_WHAT TO WORK ON_
Which two business trade associations does the passage on civic renewal offer as examples?

Also contributing to the power of the MP approach are the civic renewal equivalents of "trade associations" with which economists and business leaders are familiar. These organizations provide economies of scale to relatively small, local efforts by providing a framework in which they can work together in mutually supportive ways that involve various types of coordination, collaboration, and joint learning. Examples from the business world include the Computer and Communications Industry Association and the National Coffee Association. These trade associations help strengthen member businesses by, for example, pooling market research efforts, facilitating the joint development of more competitive goods and services, and lobbying the government to limit unnecessarily disruptive regulations.

Similarly, there are "trade" organizations that are working to increase the effectiveness of the many smaller projects that are, in various ways, trying to help heal our deeply divisive politics. These include the Inter-Movement Impact Project (IMIP), the Thriving Together US Initiative, the Practitioner Mobilization for Democracy (PMD), The Trust Network, and the National Association for Community Mediation, among many others. All meet regularly to allow members to network and explore collaborative ideas. They also provide resources for recruitment, training, marketing, and other “business efforts.” Braver Angels' Citizen-Led Solutions  and Better Together America, along with several other organizations are developing a network of "Civic Hubs," which are helping local communities work together collaboratively to solve local problems.  Both Braver Angels and BTA provide training, networking, resources, and other assistance to help these Civic Hubs be as successful as possible.

_DATA SHOWN_
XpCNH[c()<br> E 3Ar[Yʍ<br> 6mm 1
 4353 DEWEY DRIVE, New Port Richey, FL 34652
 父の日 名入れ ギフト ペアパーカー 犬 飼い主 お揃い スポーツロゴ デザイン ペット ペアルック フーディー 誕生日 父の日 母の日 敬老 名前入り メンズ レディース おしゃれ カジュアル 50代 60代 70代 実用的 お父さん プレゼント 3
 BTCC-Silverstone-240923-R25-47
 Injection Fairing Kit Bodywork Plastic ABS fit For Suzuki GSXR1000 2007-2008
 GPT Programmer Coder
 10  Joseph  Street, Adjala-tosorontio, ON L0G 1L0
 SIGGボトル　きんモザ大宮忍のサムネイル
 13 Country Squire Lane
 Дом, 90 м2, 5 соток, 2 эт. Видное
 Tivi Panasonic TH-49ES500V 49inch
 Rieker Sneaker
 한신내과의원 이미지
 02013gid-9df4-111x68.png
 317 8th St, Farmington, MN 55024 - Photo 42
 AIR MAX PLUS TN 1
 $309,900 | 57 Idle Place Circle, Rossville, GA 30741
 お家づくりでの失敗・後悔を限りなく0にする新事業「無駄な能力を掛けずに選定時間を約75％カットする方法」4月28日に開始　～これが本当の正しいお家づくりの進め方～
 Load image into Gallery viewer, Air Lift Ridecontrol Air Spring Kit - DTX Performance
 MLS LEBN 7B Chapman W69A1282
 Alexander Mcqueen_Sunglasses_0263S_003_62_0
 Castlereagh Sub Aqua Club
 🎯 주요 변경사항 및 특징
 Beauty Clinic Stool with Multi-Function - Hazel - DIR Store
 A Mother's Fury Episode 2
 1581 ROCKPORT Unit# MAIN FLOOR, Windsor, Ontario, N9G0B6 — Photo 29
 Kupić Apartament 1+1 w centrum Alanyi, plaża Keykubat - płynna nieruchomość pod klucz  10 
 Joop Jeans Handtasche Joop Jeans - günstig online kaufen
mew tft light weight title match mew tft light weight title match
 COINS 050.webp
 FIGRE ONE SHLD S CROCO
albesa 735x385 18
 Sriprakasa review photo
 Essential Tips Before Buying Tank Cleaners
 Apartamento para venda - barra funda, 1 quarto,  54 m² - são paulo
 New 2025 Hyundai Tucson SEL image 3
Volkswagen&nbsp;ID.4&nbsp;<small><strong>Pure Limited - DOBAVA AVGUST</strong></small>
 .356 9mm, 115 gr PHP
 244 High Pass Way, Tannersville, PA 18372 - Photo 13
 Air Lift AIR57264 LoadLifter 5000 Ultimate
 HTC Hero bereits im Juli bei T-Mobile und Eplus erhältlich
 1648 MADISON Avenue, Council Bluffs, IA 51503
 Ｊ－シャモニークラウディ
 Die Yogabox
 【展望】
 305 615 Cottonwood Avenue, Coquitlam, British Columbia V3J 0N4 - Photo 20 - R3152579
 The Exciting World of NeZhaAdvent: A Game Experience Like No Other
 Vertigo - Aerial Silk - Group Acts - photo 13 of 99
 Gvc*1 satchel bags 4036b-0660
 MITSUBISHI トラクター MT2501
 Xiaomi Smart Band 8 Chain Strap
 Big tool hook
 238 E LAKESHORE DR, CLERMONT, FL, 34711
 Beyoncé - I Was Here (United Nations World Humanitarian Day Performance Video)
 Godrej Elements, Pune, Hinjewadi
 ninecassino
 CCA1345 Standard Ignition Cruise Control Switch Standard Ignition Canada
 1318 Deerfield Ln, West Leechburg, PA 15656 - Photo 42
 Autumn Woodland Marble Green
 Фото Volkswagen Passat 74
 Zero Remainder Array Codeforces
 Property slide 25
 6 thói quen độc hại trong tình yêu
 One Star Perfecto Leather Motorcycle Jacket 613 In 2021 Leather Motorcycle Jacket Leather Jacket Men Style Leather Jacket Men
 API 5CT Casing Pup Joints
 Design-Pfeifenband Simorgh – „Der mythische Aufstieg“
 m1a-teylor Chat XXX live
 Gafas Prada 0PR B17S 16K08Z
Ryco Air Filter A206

_RESULT_
The Computer and Communications Industry Association and the National Coffee Association.